Repeat all entries exactly.

──────── Entries supplied

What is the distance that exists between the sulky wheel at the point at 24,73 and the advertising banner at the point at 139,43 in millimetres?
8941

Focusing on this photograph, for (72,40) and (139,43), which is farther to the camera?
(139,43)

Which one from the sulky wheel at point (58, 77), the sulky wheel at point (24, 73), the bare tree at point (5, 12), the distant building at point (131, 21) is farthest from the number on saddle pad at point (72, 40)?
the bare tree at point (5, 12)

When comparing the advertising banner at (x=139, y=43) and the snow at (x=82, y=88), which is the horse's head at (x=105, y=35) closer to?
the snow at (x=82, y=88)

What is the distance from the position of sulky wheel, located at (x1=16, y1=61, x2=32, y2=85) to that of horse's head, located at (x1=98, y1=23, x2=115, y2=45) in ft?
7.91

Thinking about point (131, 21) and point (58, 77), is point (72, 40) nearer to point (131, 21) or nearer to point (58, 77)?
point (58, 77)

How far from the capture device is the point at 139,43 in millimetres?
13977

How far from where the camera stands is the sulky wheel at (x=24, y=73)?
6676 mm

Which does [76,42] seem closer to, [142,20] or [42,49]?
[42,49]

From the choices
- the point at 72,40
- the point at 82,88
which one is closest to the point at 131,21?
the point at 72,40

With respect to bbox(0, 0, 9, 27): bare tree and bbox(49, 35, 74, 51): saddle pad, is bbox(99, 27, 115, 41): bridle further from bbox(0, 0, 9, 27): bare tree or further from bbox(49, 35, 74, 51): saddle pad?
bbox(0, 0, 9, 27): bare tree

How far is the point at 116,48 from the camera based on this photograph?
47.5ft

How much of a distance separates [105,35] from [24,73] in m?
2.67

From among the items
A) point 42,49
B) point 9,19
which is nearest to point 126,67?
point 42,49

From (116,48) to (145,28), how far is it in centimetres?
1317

────────────────

§ **Result of the task**
What is the distance that exists between the sulky wheel at the point at 24,73 and the advertising banner at the point at 139,43 in millimetres?
8941

Focusing on this photograph, for (72,40) and (139,43), which is farther to the camera?
(139,43)

Which one from the sulky wheel at point (58, 77), the sulky wheel at point (24, 73), the bare tree at point (5, 12), the distant building at point (131, 21) is farthest from the number on saddle pad at point (72, 40)?
the bare tree at point (5, 12)

When comparing the advertising banner at (x=139, y=43) and the snow at (x=82, y=88), which is the horse's head at (x=105, y=35) closer to?
the snow at (x=82, y=88)

What is the distance from the position of sulky wheel, located at (x1=16, y1=61, x2=32, y2=85) to that of horse's head, located at (x1=98, y1=23, x2=115, y2=45) in ft?
7.91

Thinking about point (131, 21) and point (58, 77), is point (72, 40) nearer to point (131, 21) or nearer to point (58, 77)?
point (58, 77)

How far from the capture device is the point at 139,43 in millimetres?
13977

How far from where the camera stands is the sulky wheel at (x=24, y=73)?
6676 mm

Which does [76,42] seem closer to, [142,20] or [42,49]?
[42,49]

From the choices
- the point at 72,40
- the point at 82,88
which one is closest to the point at 131,21?
the point at 72,40

With respect to bbox(0, 0, 9, 27): bare tree and bbox(49, 35, 74, 51): saddle pad, is bbox(99, 27, 115, 41): bridle further from bbox(0, 0, 9, 27): bare tree or further from bbox(49, 35, 74, 51): saddle pad?
bbox(0, 0, 9, 27): bare tree

How far is the point at 116,48 from the camera based on this photograph?
47.5ft

How much of a distance separates [105,35] from [24,73] in m?
2.67

From among the items
A) point 42,49
B) point 9,19
which is nearest to point 126,67?
point 42,49

From (116,48) to (145,28), how far is it in centimetres?
1317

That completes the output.